Pepatah Jawa "gedhang wohe pakel" mempunyai makna mudah bicara tetapi susah membuktikannya. Saya sengaja menggunakan pepatah Jawa ini untuk beropini tentang pendakwah.
Dahulu kala, saat saya masih remaja, pastinya sering mengikuti kultum selepas shalat tarawih atau Subuh. Pendakwah atau ustadz pengisi kultum biasanya berasal dari lingkungan sekitar.
Terkadang, dalam mensyiarkan ajaran agama tak sesuai dengan tabiat keseharian. Tampaknya sholih tetapi hubungan kemasyarakatan tak sebaik citra yang menempel pada pendakwah yang seharusnya.
Para jamaah yang sudah hafal dengan tindak-tanduk sang pengisi kultum langsung mengucapkan "Halah...gedhang wohe pakel." Selepas itu kalau pendakwah tadi mengisi kultum, banyak ditinggalkan jamaahnya.
Pendakwah atau apapun sebutannya, layaknya guru. Jadi seorang yang segalanya bisa digugu dan ditiru.
Menjadi guru sangat berat karena harus menanamkan karakter yang baik bagi siswa. Guru tak hanya mengajar tetapi mendidik. Jadi panutan bagi siswanya. Makanya wajar bila siswa lebih "nurut" pada guru daripada orangtuanya. Padahal orangtua juga berperan sebagai guru pertama bagi siswa.
Sedangkan pendakwah tugasnya lebih berat karena berkaitan dengan hubungan manusia dengan manusia dan manusia dengan Sang Pencipta.
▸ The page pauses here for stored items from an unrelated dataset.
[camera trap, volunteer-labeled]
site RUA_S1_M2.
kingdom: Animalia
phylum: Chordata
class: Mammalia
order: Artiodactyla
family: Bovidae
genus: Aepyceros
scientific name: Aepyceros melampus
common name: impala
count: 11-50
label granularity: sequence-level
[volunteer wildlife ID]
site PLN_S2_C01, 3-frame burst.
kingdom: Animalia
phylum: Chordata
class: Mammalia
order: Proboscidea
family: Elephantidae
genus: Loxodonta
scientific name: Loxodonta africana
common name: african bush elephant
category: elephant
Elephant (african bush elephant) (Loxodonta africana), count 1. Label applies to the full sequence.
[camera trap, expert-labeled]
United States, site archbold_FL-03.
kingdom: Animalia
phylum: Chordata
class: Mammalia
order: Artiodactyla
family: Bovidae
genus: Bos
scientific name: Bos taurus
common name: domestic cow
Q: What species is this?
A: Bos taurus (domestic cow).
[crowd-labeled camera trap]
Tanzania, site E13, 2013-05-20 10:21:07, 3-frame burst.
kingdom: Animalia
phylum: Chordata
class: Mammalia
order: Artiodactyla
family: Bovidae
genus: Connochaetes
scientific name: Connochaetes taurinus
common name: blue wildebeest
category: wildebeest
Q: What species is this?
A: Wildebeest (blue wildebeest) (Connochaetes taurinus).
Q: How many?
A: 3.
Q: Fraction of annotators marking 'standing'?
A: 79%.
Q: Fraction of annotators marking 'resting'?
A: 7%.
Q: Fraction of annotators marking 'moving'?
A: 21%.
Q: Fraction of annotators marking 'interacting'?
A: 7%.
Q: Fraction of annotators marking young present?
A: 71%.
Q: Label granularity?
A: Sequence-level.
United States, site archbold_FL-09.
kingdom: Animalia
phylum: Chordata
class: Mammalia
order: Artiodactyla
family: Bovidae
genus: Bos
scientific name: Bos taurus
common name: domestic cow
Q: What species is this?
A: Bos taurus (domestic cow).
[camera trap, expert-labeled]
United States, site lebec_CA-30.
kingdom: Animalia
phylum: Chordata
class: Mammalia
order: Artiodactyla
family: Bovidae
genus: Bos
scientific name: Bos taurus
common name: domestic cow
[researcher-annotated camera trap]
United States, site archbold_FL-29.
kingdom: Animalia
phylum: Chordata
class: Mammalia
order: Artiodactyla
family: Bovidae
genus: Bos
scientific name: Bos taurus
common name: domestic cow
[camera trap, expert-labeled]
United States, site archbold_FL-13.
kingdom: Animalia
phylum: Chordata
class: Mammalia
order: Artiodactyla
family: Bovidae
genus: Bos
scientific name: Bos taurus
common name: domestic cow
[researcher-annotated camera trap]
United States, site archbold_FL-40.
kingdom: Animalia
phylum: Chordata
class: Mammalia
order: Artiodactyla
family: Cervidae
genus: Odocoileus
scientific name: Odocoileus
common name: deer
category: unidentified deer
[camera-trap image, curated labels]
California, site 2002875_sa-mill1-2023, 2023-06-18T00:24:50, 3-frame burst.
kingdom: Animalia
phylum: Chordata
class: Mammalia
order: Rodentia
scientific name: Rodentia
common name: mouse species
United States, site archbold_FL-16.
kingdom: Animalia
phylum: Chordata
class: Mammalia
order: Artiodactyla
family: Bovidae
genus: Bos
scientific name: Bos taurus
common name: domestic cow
Hablumminallah dan hablumminannaas.
Sudah barang tentu segala perilaku dan ucapan menjadi contoh bagi umat. Sekalipun tak mungkin sesempurna Nabi Muhammad Saw.
Dalam penyampaian materi pun harus benar-benar paham Kalam Ilahi dan Sunnah nabi/ hadits. Tak bisa sembarangan.
Boleh saja menggunakan gaya bahasa dan mimik wajah yang menyenangkan/lucu, tetapi esensi isi pengajian harus benar dan mudah dicerna.